- **TASK ITEM**: Repeat the data word for word. Do not include the pictures.

- **DATASET CONTENT**:
▼▼▼
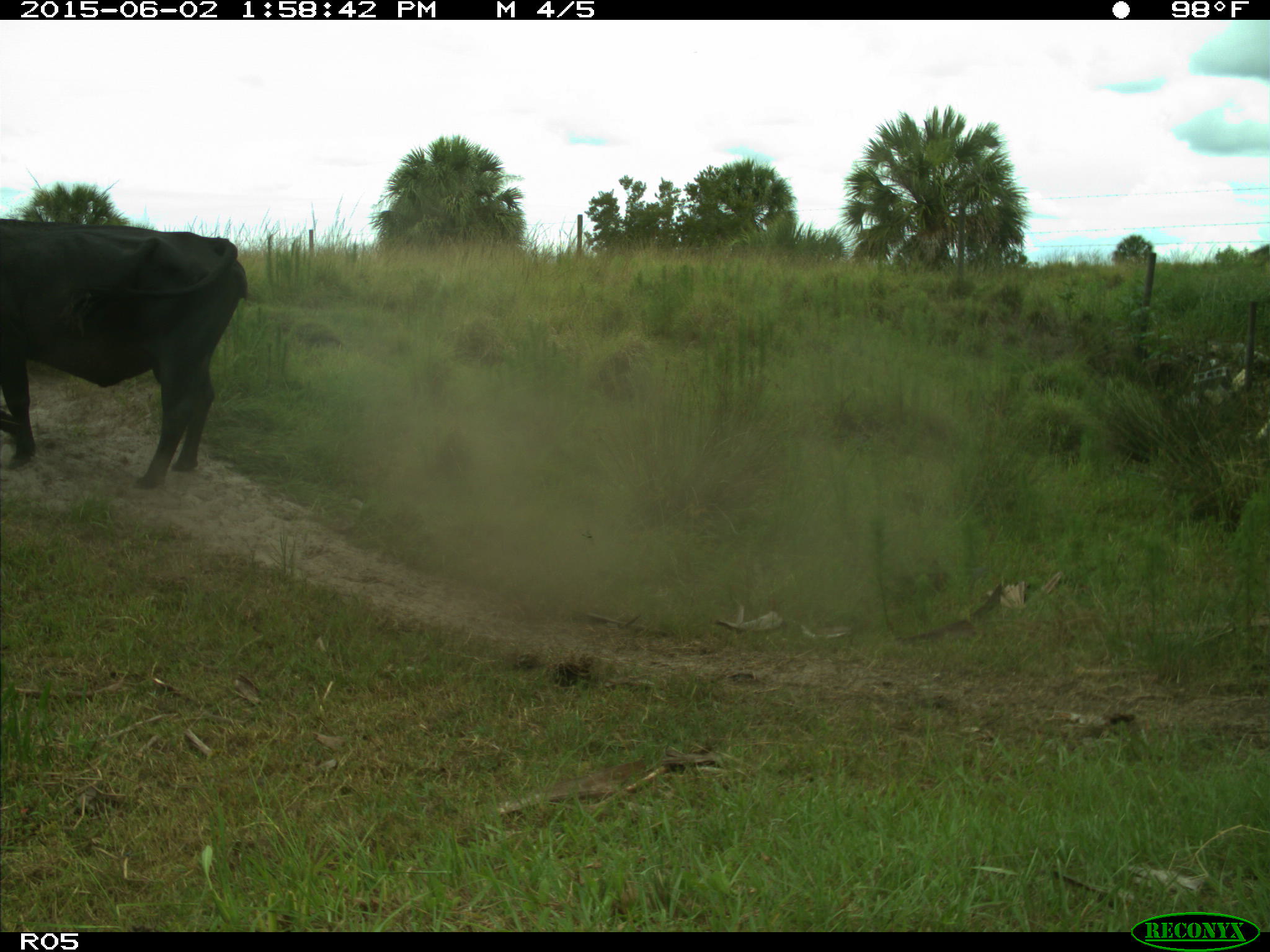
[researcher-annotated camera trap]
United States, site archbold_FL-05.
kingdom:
▲▲▲
- **TASK SOLUTION**:
[researcher-annotated camera trap]
United States, site archbold_FL-05.
kingdom:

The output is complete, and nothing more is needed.